Monday Morning Tomatoes
I dreamt of tomatoes last night, tomatoes and the Pre-Raphaelites. Tomatoes fill my dreams and my waking moments, and rightly so. Tomatoes are bursting out of our gardens and I’m determined to make the most of every single one of them.
Summer has returned here these last few days, the temperatures are suddenly soaring again. After the severe rain storms earlier in the week it’s making things feel a little topsy turvy, but I’m so grateful for the ripening sun that I’m willing to push on through!
Yesterday the heat really made itself known, I was working out in the fields with Stephen for a couple of hours stringing the new cow fence, but by midday I’d had all I could take. Stephen carried on like a hero and finished the fence but the heat even beat him in the end. After a day of hot working we were drained by dusk, but that was the time when my work needed to start up again.
As the evening finally cooled I did the hot work of roasting and canning tomato sauce, working until about 11 to make the most of some of our huge basket of tomatoes. This morning I was back at it before breakfast, aiming to process as many as I could before the heat started to build again.
The huge washing basket worth of tomatoes we brought in yesterday (we estimated about 20 kilos), with sweat dripping down our backs even as the sun began to dip, is now empty. The ‘perfect’ tomatoes have been blanched and are now sitting in ice water ready to be skinned, chopped and canned, work that will have to wait until after sunset this evening. Anything that is marked or showing signs of blight (that rain did it’s work on some of my plants) are chopped up and roasted with salt, oil, garlic and fresh basil from the garden. Then I run it through my super food mill (the only thing standing between me and a dead arm) and can it, ready for the pantry.

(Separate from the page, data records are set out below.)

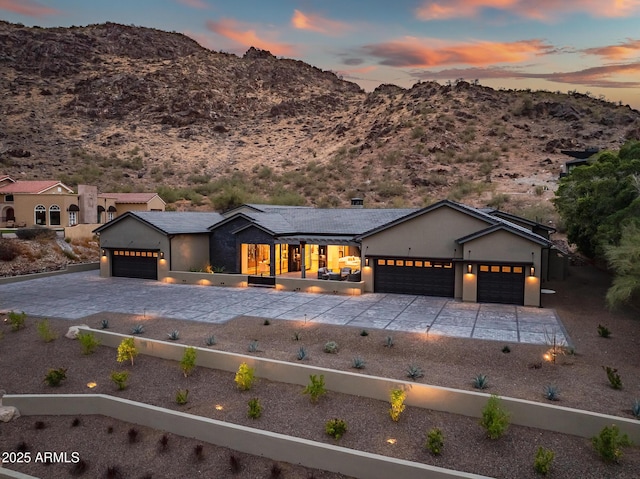 view of front of house with an attached garage, a mountain view, and driveway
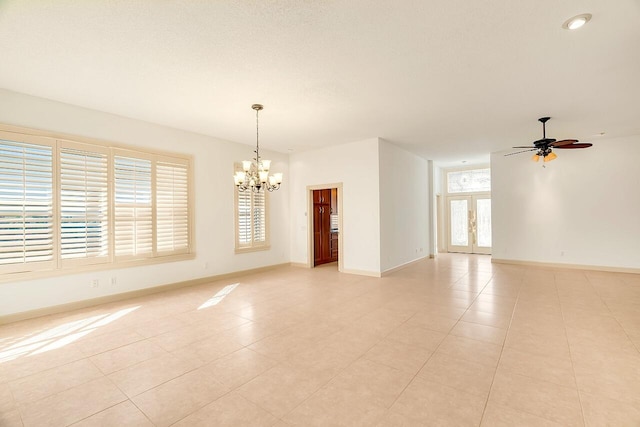 2619 SW Greenwich Way, Palm City, FL 34990 - spare room featuring a chandelier, ceiling fan, and light tile patterned flooring
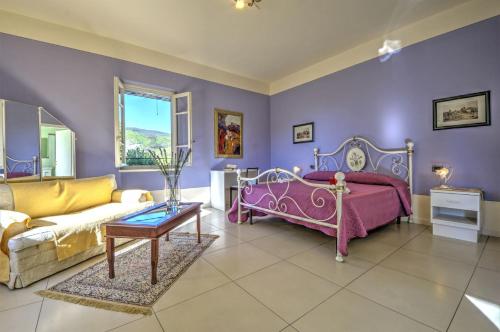 a purple bedroom with a bed and a couch at Lucca Cycling Holidays Il Tiglio Rooms in Lucca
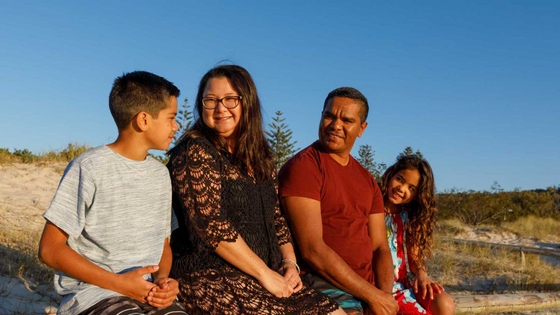 Aboriginal family sitting at the beach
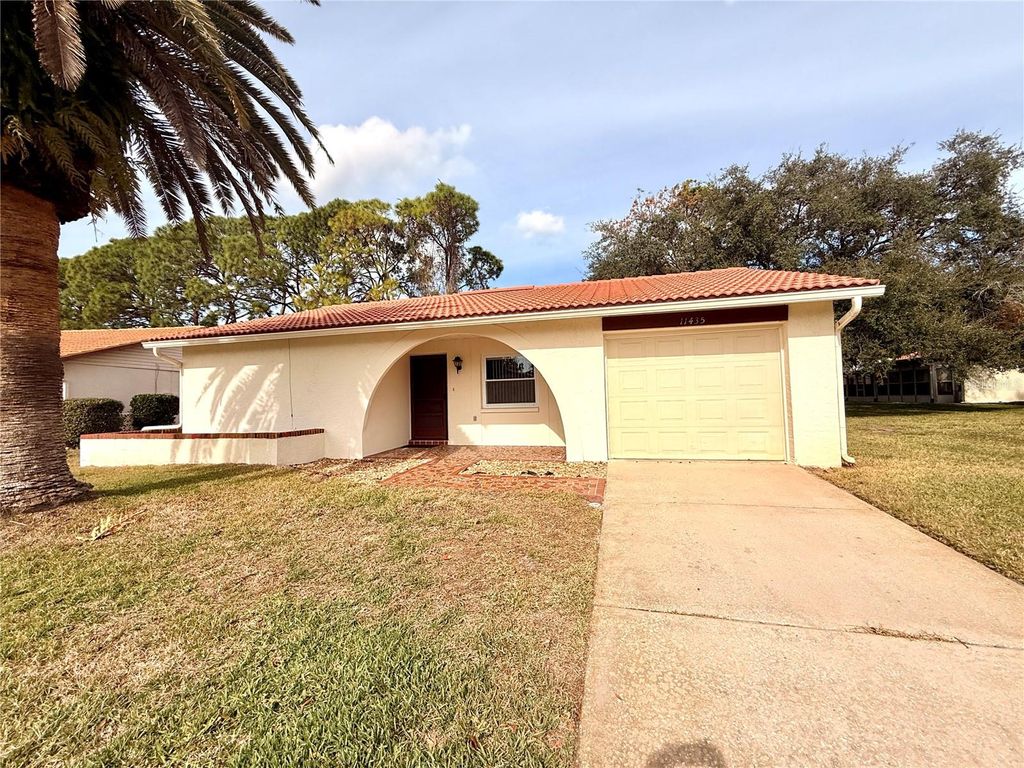 Photo of 11435 Stansberry Drive, Port Richey, FL 34668 (MLS # W7881332)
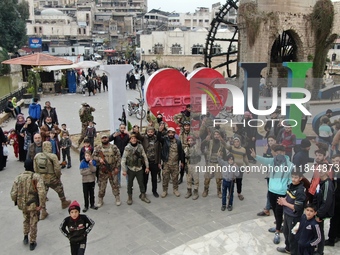 Celebrations continue in the city of Hama, where Syrians gather at Al-Assi Square to take commemorative photos and express their joy over th...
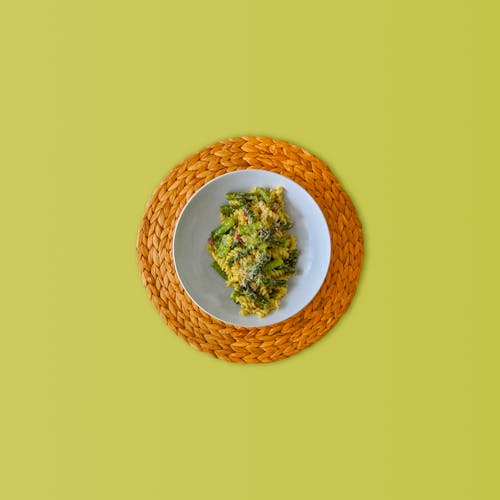 緑の野菜料理と茶色の丸皿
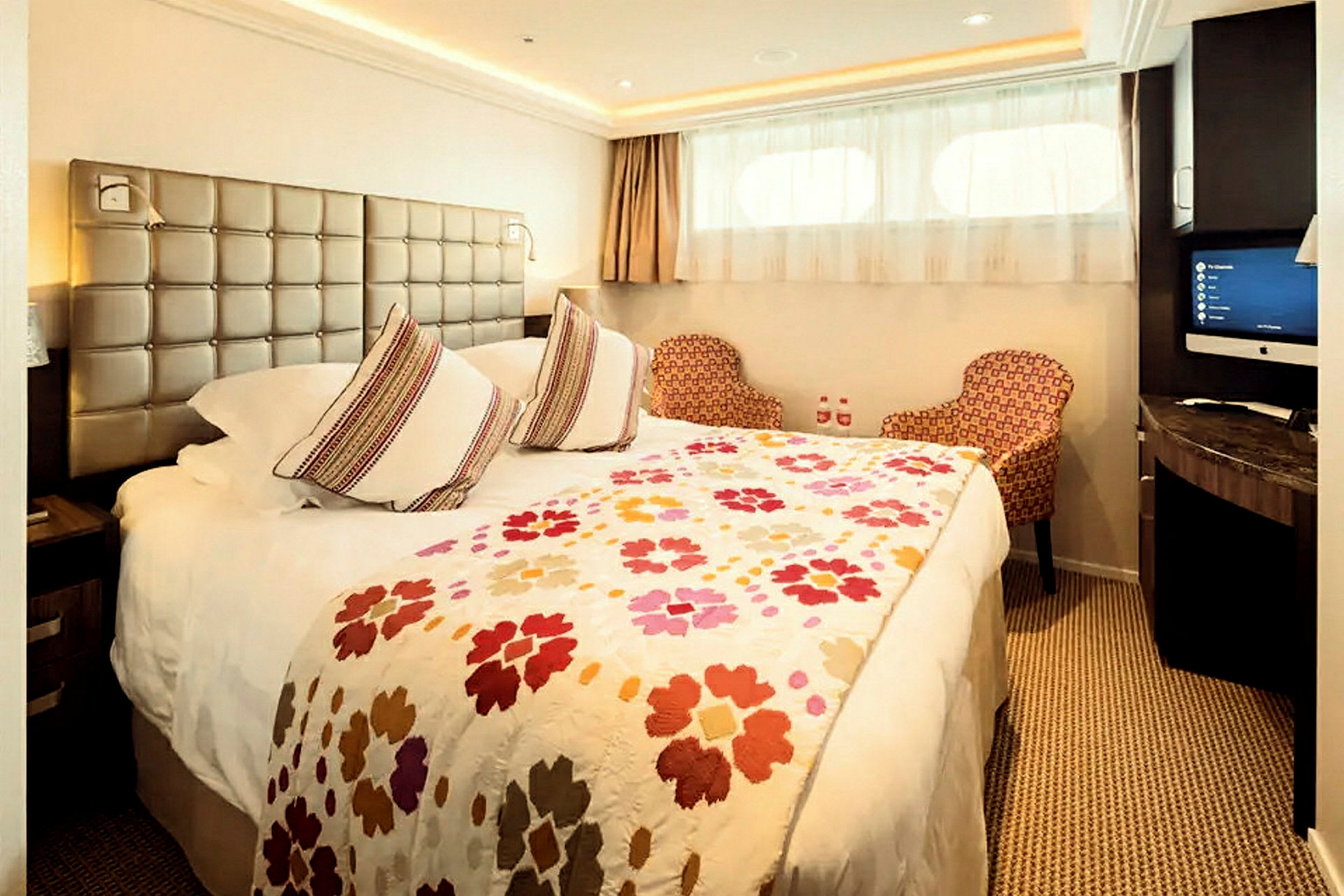 Ett hotellrum med en stor säng, två dekorativa stolar och en väggmonterad TV. (AI-genererad text)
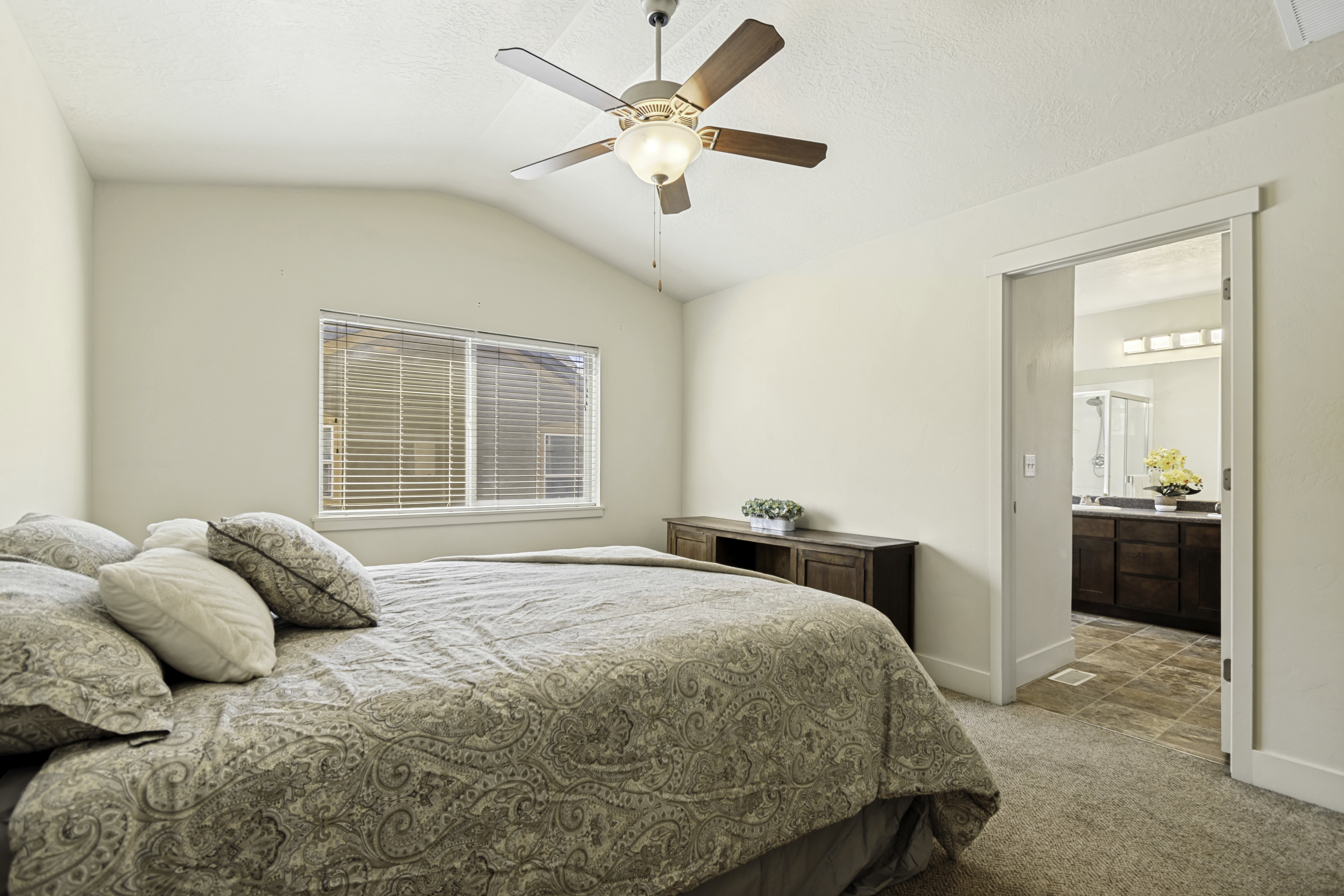 Vaulted ceiling bedroom featuring a ceiling fan with integrated lighting, window with blinds, and carpeted flooring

As I pass my tomatoes through the mill, or peel and core my canning tomatoes, I put aside the ‘waste’ and pop it straight into the pig bucket. What seems like a waste product is, I remind my self several times a day, turning happily into bacon in the field. The plants will be composted, returning eventually to the earth and the droppings from the aforementioned pigs will go back onto the soil to refresh it for next year’s planting. It’s the cycle of life here on the farm, and it’s one I love repeating.
2 thoughts on “Monday Morning Tomatoes”
It’s so satisfying canning things from the garden. Your tomatoes look lovely. That’s my favorite home grown veggie. You just can’t get a tomato that tastes the same from a store… Good job! Looks delish! 🙂
Stephen keeps saying the same thing, you can’t buy this quality! I’m thrilled with our crop this year, my goal is to finish up the tomato harvest this week so that we can concentrate on homeschooling but I want to make the most of every single tomato!